A target peptide (HNI-38) containing the C terminus of Ku80 interfered with the interaction between DNA-PKcs and Ku complex. This was a much anticipated result since the C terminus of Ku80 was previously identified as DNA-PKcs interacting domain (Gell and Jackson, 1999). Inhibitory effect of HNI-38 on the interaction between DNA-PKcs and Ku70/Ku80 directly affected its kinase activity, showing inhibition of DNA-PK activity up to 50% under the conditions where a control peptide (HN-26) showed very little effect (Fig. 3). However, addition of an excess amount of target peptide did not show any further inhibition of DNA-PK kinase activity (data not shown). This is likely due to the fact that DNA-PKcs without Ku complex can still function as a kinase, although its activity is low. A target peptide (HNI-38) not only inhibited the interaction of DNA-PKcs with Ku complex on dsDNA, but also affected the dsDNA binding activity of Ku (Fig. 2C). It is not clear how HNI-38 interferes with DNA binding activity of the Ku complex; however, the C terminus of both Ku70 and Ku80 has been shown to be important for heterodimer assembly as well as for DNA-termini binding (Wu and Lieber, 1996; Gell and Jackson, 1999). It is possible that HNI-38 may interfere with the Ku70-Ku80 interaction through its binding to Ku70, which would negatively influence the DNA-termini binding activity of Ku.

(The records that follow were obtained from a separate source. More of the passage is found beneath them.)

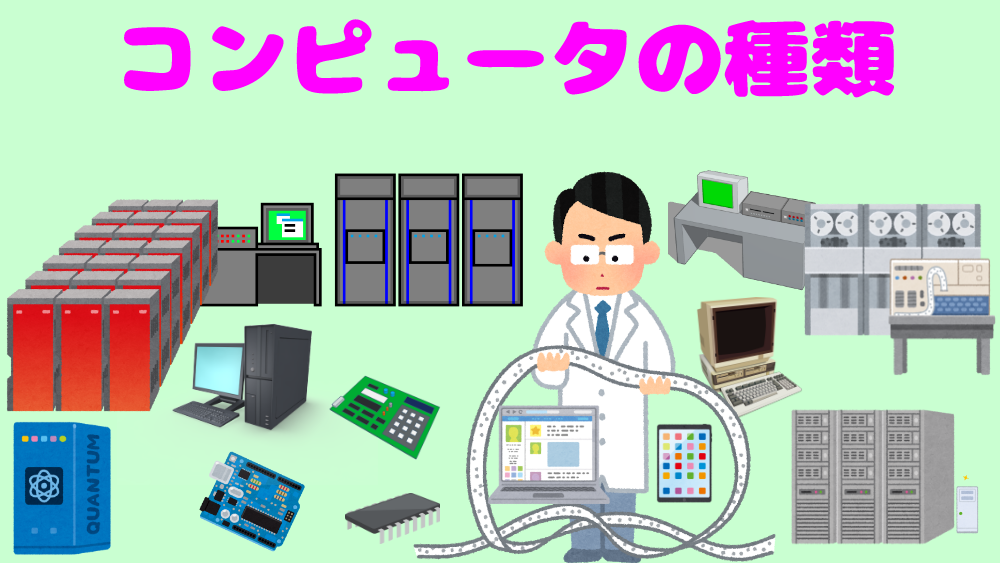コンピュータの種類(初心者向け)基本的に、わかりやすく説明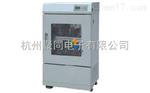 宁夏立式双层HNY-1102C小容量恒温培养摇床底价销售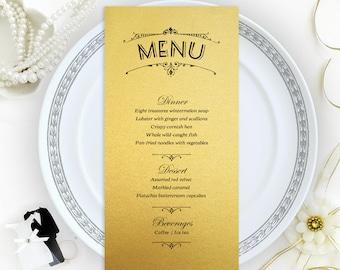 Luxury wedding menu cards printed on gold metallic cardstock | Dinner menus | Gold menu cards | Printed menu cards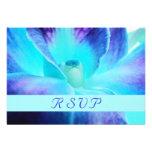 Blaue Orchidee UAWG Karte Individuelle Ankündigungskarte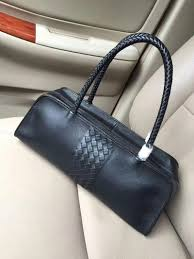 luxury brand woman genuine leather handbag italian small sheepskin hand knitted bags top quality pigskin inside women tote handbags brands womens handbags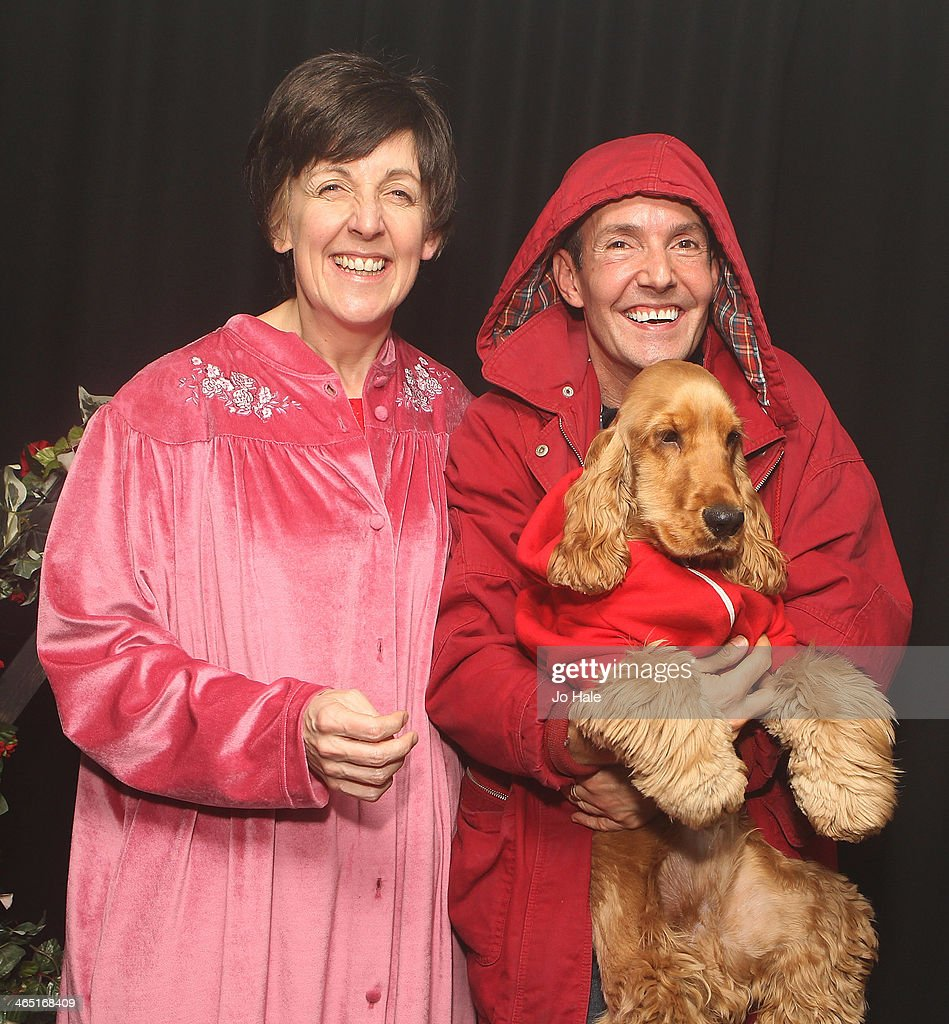 <a gi-track='captionPersonalityLinkClicked' href=/galleries/search?phrase=Julie+Hesmondhalgh&family=editorial&specificpeople=6470659 ng-click='$event.stopPropagation()'>Julie Hesmondhalgh</a>, Jeremy Joseph and Jacob pose backstage at the Hayley Cropper Coronation Street Memorial at G-A-Y on January 25, 2014 in London, England.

DNA-PK activity is essential for DNA repair as well as cell cycle arrest in response to DNA damage, which contributes to cell survival by protecting cells from apoptosis. Cells treated with target peptide but not control peptide showed a noticeable decrease in DSB repair after a high dose (40 Gy) of IR, suggesting that HNI-38 specifically targets DNA-PK in vivo and interferes with dsb repair activity through inhibition of DNA-PK activity. Targeted inhibition of DNA-PK by HNI-38 also caused cell growth inhibition only when cells were treated with IR, suggesting that HNI-38 targeted DNA-PK and lowered resistance of cells in response to ionizing radiation, which eventually causes growth inhibition of both NCI and MDA231. Treatment of cells with HNI-38 also showed additive effect on cell growth inhibition in response to cisplatin treatment. This observation is in keeping with previous findings that DNA-PK is directly involved in nucleotide excision repair action in mammals (Muller et al., 1998). It also supports the notion that a targeted inhibition of DNA-PK would sensitize cancer cells upon treatment of chemotherapeutic drugs such as cisplatin. Taken together, our study results described here not only validate DNA-PK as a useful molecular target for the treatment of drug-resistant cancer cells, but also support a physiological role for DNA-PK in IR or chemotherapy drug resistance of cancer cells.